Voilà qui est nouveau – et moins intéressant. En effet, les préjugés sexistes du temps cantonnent les femmes aux travaux ménagers : lessive, couture, repas, conserves, potager. Seule Jenny, de par son jeune âge et son caractère décidé, « son éducation virile » due à son colonel de père l’élevant seul, est un peu du côté garçon ; elle s’est d’ailleurs habillée en jeune officier lorsqu’elle a dû quitter le bateau. Fritz est charmé, ils vont se marier sans jamais « tomber amoureux » dans les affres de la passion, car l’auteur veut éviter à son public à peine pubère toute inflammation de l’imagination et des sens…

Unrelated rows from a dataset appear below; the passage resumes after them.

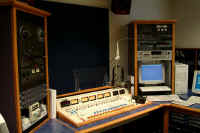Production room studio furniture.  Broadcast console and rack equipment shown.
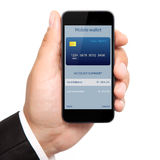 Man hand holding the phone with mobile wallet onlain shopping on Stock Images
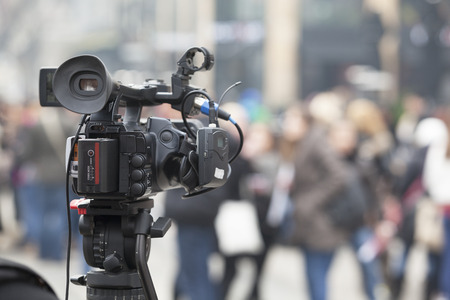 TV broadcasting. Media coverage of an event.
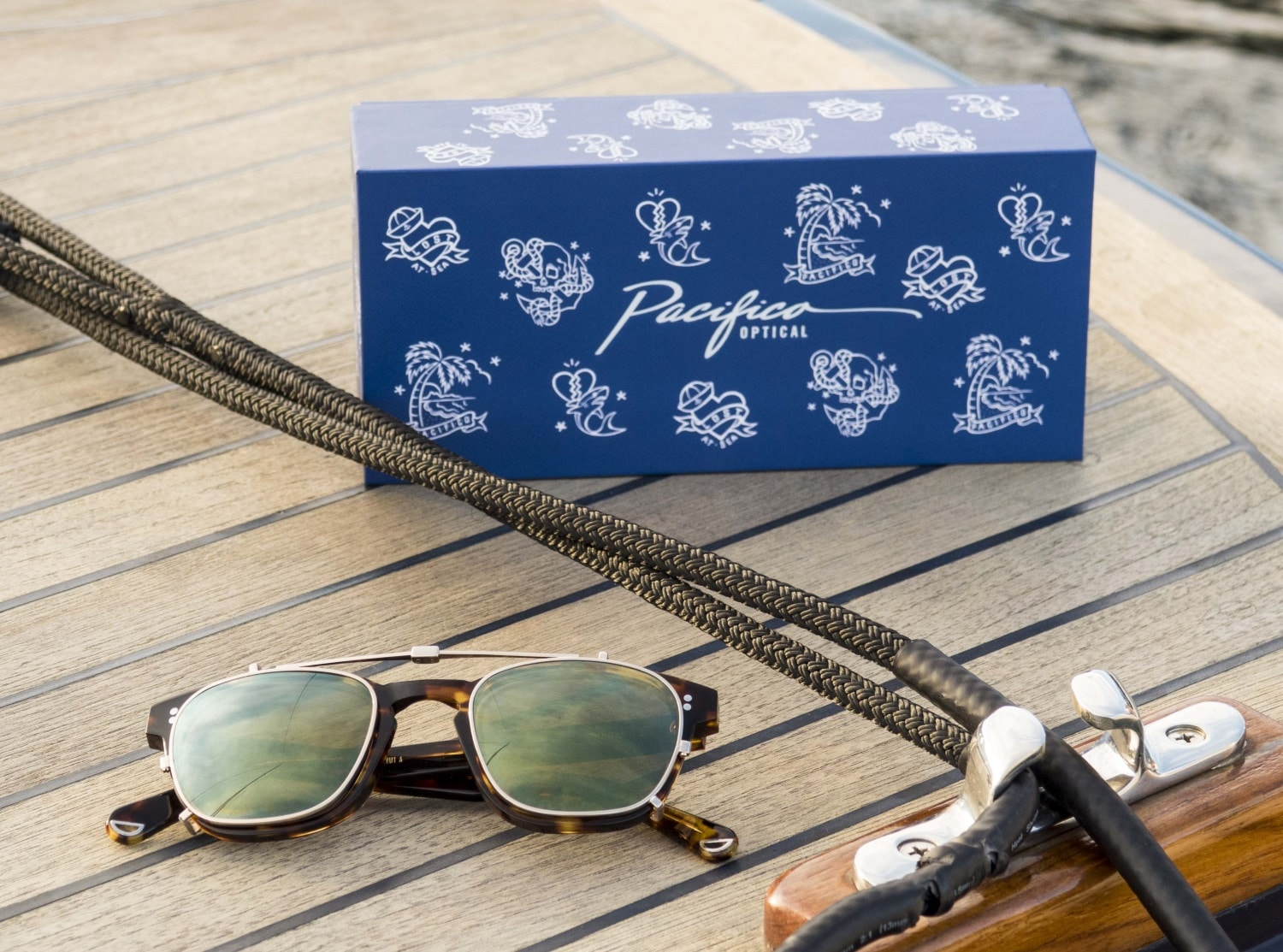 yacht master sunglasses on the wood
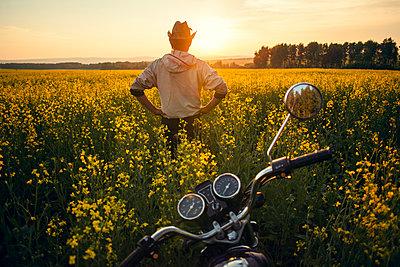 Mari man standing near motorcycle in field of flowers - p555m1420950 by Aliyev Alexei Sergeevich
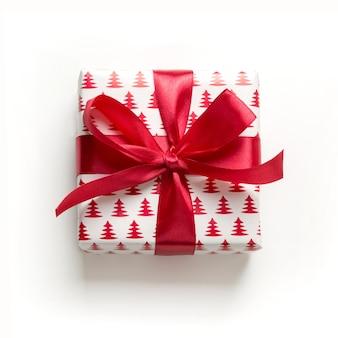Prezent na boże narodzenie z czerwoną kokardą na białym tle. boże narodzenie. szczęśliwy. nowy rok. płaski układ.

Jules, en vieux routier de l’aventure, épice donc sa suite par de multiples péripéties. Le lecteur est plongé de suite dans l’action par ces mystérieux coups de canon tirés en réponse aux traditionnels deux coups qui saluent l’arrivée du printemps depuis douze ans sur l’île déserte. Y aurait-il un vaisseau ? Oui, il y a. C’est la corvette anglaise Licorne. Elle embarque Fritz et Jenny, qui veut revoir son père le colonel en Angleterre avant de revenir peut-être un an après, ainsi que François, le plus jeune des fils, qui veut voir le monde. Dans le même temps débarquent dans cette nouvelle Terre promise une famille, les Wolston, un couple mûr et leur fille de 14 ans Annah, qui veulent se poser et se reposer.
Lui est mécanicien charpentier, occasion de déployer toute son industrie, le fils Ernest intéressé tandis que l’autre fils, Jack, reste ce chasseur boute en train intrépide et un peu tête brûlée qu’il a toujours été. Les caractères sont bien dessinés, ayant chacun une part de l’âme des jeunes garçons qui lisent le roman. Les leçons sont tirées sans en avoir l’air : observer et étudier permet d’améliorer ses outils et son confort ; ne pas se précipiter tête baissée dans ses désirs de poursuite permet d’éviter le danger et d’inquiéter ses proches ; réfléchir avant d’agir permet une meilleure réussite.
La corvette doit revenir un an plus tard mais elle n’est toujours pas là. Changement de perspectives : nous sommes désormais dans une chaloupe jetée à la mer par des mutins, où se trouvent Fritz et Jenny, François, le bosseman (contremaître des équipements nautiques) et le capitaine Gould, James Wolston, sa nièce Dolly, sa femme et Bob, leur enfant de 5 ans. Ils dérivent, sans vent ni plus guère de provisions ; ils débarquent sur une côte inhospitalière, l’envers du décor de la Nouvelle-Suisse, en fait la même île mais sur sa côte opposée, ils ne le savent pas. Avant d’avoir gravi à grand peine le pic Jean-Zermatt, exploré par Wolston et les deux fils restés sur l’île.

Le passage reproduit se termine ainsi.